To do: Extend the text on constraints in Dataphor, picking up right after its final sentence.

No where can the essence of a business problem or model be better
shown than thru the means of constraints. Constraints encapsulate
the logic of a model and govern the ebb and flow of an application.
Constraints in Dataphor, based on the relational model, offer these
benefits:
* Emphasize data independence
* The ability to reference global objects
* The use of the declarative method in application development
The relational model allows and fosters the clear separation of
how a problem is modeled versus physical implementation details.
This is the relational concept of data independence. The solution
of a business problem should not be encumbered by anything that
detracts from the ability to clearly and precisely model it. This
is the essence of the concept of the logical model in relational
theory. Yet data independence is sorely lacking in sql where the
line of distinction between the logical model and performance
considerations are too often blurred. The most blatant example
is the conceptual entanglement of keys and indexes. A key, which
is a constraint, is a logical consideration. An index is a physical
consideration. By allowing indexes based on performance considerations
to directly enter the logic of the model the clarity of expression
that is needed becomes undermined or even lost. The price for a gain
in performance is paid for by the ambiguity introduced into the
model. Constraints in dataphor can be clearly expressed independent
of performance based concepts, ie. indexes.

[Excerpts of spatial question data]
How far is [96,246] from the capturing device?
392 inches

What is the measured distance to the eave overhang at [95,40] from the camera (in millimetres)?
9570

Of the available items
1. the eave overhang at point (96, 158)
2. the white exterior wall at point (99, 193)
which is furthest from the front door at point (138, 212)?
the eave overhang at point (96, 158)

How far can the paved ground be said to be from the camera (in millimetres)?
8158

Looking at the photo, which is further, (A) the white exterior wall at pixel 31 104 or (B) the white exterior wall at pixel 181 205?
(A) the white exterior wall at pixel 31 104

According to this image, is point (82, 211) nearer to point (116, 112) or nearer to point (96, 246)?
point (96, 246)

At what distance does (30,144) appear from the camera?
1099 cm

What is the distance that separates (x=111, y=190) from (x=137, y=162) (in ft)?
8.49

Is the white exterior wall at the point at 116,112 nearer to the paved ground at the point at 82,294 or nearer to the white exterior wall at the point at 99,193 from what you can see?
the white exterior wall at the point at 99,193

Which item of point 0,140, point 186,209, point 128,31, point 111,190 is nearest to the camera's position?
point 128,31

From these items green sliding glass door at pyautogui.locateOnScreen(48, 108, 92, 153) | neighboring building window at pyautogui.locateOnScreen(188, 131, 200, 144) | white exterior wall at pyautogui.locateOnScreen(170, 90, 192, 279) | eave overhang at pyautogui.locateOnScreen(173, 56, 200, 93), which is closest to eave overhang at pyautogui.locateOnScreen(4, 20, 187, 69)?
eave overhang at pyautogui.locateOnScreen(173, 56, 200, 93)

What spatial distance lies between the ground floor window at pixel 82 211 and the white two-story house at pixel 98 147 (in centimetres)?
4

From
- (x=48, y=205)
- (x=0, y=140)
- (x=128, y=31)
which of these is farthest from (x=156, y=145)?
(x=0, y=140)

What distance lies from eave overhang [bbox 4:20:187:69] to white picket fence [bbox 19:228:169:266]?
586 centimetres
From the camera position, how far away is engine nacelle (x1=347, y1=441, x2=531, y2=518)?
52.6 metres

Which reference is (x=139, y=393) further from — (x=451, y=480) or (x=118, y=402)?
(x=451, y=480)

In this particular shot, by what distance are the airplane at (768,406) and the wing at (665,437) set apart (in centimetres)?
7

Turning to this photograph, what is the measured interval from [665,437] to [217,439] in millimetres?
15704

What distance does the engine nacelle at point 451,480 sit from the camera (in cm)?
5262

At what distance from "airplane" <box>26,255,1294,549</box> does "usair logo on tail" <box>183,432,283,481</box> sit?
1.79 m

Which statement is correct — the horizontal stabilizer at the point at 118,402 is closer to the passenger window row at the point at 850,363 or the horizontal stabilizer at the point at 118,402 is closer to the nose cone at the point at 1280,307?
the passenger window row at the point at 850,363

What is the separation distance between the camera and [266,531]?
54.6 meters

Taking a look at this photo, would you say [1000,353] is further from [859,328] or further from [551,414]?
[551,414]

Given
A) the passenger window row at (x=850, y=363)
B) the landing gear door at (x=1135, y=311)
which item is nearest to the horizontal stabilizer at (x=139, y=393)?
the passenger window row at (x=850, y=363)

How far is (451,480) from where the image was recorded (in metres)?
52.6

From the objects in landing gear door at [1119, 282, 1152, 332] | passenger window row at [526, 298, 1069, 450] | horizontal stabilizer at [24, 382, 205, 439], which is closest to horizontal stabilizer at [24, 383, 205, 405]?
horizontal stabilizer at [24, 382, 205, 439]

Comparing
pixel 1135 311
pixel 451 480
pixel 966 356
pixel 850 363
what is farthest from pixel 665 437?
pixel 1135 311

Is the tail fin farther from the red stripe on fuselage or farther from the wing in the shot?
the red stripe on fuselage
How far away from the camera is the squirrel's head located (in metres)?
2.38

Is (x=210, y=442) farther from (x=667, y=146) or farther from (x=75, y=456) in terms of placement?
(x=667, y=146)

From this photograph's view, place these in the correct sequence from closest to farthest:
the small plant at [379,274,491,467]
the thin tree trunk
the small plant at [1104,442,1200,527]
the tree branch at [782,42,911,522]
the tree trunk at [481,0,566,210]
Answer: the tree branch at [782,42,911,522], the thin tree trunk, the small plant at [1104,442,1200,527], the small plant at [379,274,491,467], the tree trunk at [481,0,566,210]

Result of this exercise:
In order to define constraints that need to reference global objects
like tables, sql needs to rely on mechanisms like triggers. All
to often this leads to problems with declared referential integrity
constraints and adds an additional layer of complexity to the
problem. Unlike simple column constraints or indexes, sql does
not allow a table constraint to be simply and clearly stated in a
'create table' or 'alter table' statement. Dataphor allows this
simple but powerfully expressive capability.
In sql the idea of metadata is independent of the logical constructs
used to derive data. In other words, in sql you can declare an
index but you can't declare any additional information about the
index. Dataphor allows metadata, information about the object, to
be declared along with the object. This additional information is
used in a declarative way to make application development easier.
Dataphors derivation engine thus absolves the developer of an
entire level of work. For example, by declaring metadata about
a constaint the meaning of the constraint can be clarified
while at the same time saving the developer the work to do this.
An interesting example of the confluence of constraints
(the logical model) and performance can be found in the article
'Indexes on Computed Columns: Speed Up Queries, Add Business Rules'
which can be viewed here. Very cleaver solutions to constraints
are proposed in the form of indexes on computed columns. Compare
this approach to simply, clearly and explicitly defining a
constraint with metadata in dataphor leaving performance optimization
as the last step of the application.
For example, one problem the article discusses is insuring that VPN
tokens are unique in the table while allowing any number of null VPN
token numbers.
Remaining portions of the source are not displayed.